SUPPLIED TEXT >>
'''
Effective Feedback bubble text reads: Timely, Specific, Understandable, Goal related and actionable
Feedback is an Essential Part of Teaching

Learning how to provide effective feedback to your students is an easy way out of the positive/negative feedback trap. Hang on! What positive/negative feedback trap?

How does the Quality of  Teacher Feedback Affect the Classroom?

We all know that using negative feedback to ‘guide’ student behavior can be harmful to students ~ especially younger children. I was taught that every single negative comment must be balanced with four genuine positives. Teacher feedback can determine the emotional climate in the classroom as well as our students’ feelings about themselves, and the student/teacher relationship.

Yet, the issue of feedback is more complex that positive/negative. Positive feedback that is too general, vague, or overflowing is not that effective. Likewise, negative feedback that is thoughtful and specific can be helpful. At the end of the day, however, positive and negative feedback are opposite sides of the same coin.

Praising students may seem helpful and supportive, yet, there is an underlying message that the praise could be swapped for criticism at any moment. Teachers who praise constantly or thoughtlessly run the risk of being seen as judgmental or just plain wrong. This type of emotional climate emphasizes the teacher’s view point rather than supporting the development of students’.
'''
EXTRACTED RECORDS >>
'''
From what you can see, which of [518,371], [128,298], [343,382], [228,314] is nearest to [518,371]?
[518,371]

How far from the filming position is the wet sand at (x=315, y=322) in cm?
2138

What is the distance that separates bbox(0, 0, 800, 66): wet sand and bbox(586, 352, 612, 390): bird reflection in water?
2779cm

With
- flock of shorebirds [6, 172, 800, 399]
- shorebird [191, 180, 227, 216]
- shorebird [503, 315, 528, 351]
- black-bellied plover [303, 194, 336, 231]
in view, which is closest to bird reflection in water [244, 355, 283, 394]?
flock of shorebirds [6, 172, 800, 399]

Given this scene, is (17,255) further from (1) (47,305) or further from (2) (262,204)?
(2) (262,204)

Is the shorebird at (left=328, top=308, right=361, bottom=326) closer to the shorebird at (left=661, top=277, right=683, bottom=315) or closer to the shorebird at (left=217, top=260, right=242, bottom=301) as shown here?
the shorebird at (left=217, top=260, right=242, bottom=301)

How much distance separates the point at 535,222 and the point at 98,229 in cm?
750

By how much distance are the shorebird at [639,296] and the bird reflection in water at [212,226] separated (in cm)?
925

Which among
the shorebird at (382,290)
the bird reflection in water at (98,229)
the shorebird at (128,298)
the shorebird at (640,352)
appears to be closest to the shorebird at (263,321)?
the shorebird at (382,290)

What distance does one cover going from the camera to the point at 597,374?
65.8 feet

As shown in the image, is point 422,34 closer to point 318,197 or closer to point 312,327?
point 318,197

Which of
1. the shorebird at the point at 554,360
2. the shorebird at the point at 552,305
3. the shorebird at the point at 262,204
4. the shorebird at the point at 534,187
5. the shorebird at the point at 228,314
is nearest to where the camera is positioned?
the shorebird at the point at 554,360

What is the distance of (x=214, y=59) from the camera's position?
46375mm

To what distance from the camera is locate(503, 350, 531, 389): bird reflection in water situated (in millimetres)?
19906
'''
STATED EXERCISE >>
Please continue the essay on teacher feedback above, beginning with the sentence that would follow its final one.

EXERCISE RESULT >>
What is Effective Feedback?

Effective feedback gives a student information about how the work that they are doing relates to the learning goal. It is timely, specific, and focused. In order to be helpful to students, the feedback must be given in language they easily understand. Effective feedback is designed to guide students. It is not assessment or evaluation.

Teachers provide feedback until students have the skills, understanding, and experience to monitor their own performances. Providing skillful feedback is part of the gradual release of responsibility model, the framework designed to move students toward independent performance of tasks and learning goals.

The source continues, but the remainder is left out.